More than half of Chibok schoolgirls now free but 113 still missing

By Diana Chandler
Baptist Press

A group of 82 Chibok schoolgirls freed after more than three years of Boko Haram captivity met with Nigerian President Muhammadu Buhari May 7 in Abuja, a day after their release in a prisoner swap.

Nigeria released five Boko Haram terrorists from prison in exchange for the girls, a government official told the Associated Press May 7 on condition of anonymity. But the Nigerian government did not officially disclose the number of terrorists released in the May 6 exchange.

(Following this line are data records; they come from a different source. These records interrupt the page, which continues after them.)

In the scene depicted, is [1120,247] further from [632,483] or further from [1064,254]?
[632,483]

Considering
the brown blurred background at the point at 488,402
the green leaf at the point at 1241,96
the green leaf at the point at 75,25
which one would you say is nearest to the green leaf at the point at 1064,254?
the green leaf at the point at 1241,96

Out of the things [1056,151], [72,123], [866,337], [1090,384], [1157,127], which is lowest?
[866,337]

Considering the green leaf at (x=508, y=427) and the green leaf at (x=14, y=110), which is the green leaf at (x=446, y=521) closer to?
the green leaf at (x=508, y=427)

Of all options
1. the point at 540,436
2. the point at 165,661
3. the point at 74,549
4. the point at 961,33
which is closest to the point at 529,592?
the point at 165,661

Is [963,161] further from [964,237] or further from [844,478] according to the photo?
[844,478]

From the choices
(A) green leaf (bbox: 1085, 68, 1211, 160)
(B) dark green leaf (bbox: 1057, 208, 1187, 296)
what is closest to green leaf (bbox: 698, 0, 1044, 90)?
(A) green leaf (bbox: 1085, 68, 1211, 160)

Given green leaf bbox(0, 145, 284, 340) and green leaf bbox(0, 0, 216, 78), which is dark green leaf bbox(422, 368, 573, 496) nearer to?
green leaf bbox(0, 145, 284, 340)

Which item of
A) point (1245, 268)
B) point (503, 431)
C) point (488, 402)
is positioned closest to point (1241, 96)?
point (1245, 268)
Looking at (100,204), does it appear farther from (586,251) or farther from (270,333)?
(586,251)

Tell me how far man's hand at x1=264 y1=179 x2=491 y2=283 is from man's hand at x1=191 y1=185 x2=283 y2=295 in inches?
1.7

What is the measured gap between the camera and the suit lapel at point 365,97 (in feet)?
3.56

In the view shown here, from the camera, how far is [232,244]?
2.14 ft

An estimated 113 of the girls from the majority Christian town in northeastern Nigeria remain missing, their health and whereabouts uncertain.

“After lengthy negotiations our security agencies have taken back these girls, in exchange for some Boko Haram suspects held by the authorities,” Buhari media representative Garba Shehu said in a May 6 press release.

The swap marked the largest number of Chibok schoolgirls released since Boko Haram kidnapped a total of 276 of them from a government boarding school in April, 2014. About 60 of the girls managed to escape on the night of their capture or in the ensuing years; Nigeria secured the release of 21 others in October 2016. Buhari pledged to continue working for the remaining girls’ freedom.

Boko Haram is suspected of having hidden the girls deep in the Sambisa forest for much of their captivity and had threatened to enslave the girls as wives of the radical Muslim fighters.

While the girls’ kidnapping gained international attention, the International Christian Concern counts them among more than 2,000 boys and girls Boko Haram has abducted for use as suicide bombers, fighters, wives or cooks.

Boko Haram has killed between 20,000 and 25,000 people since 2009, according to official estimates, and has displaced about 2.6 million others, creating a multifaceted humanitarian crisis in the region that has been termed the gravest in the world.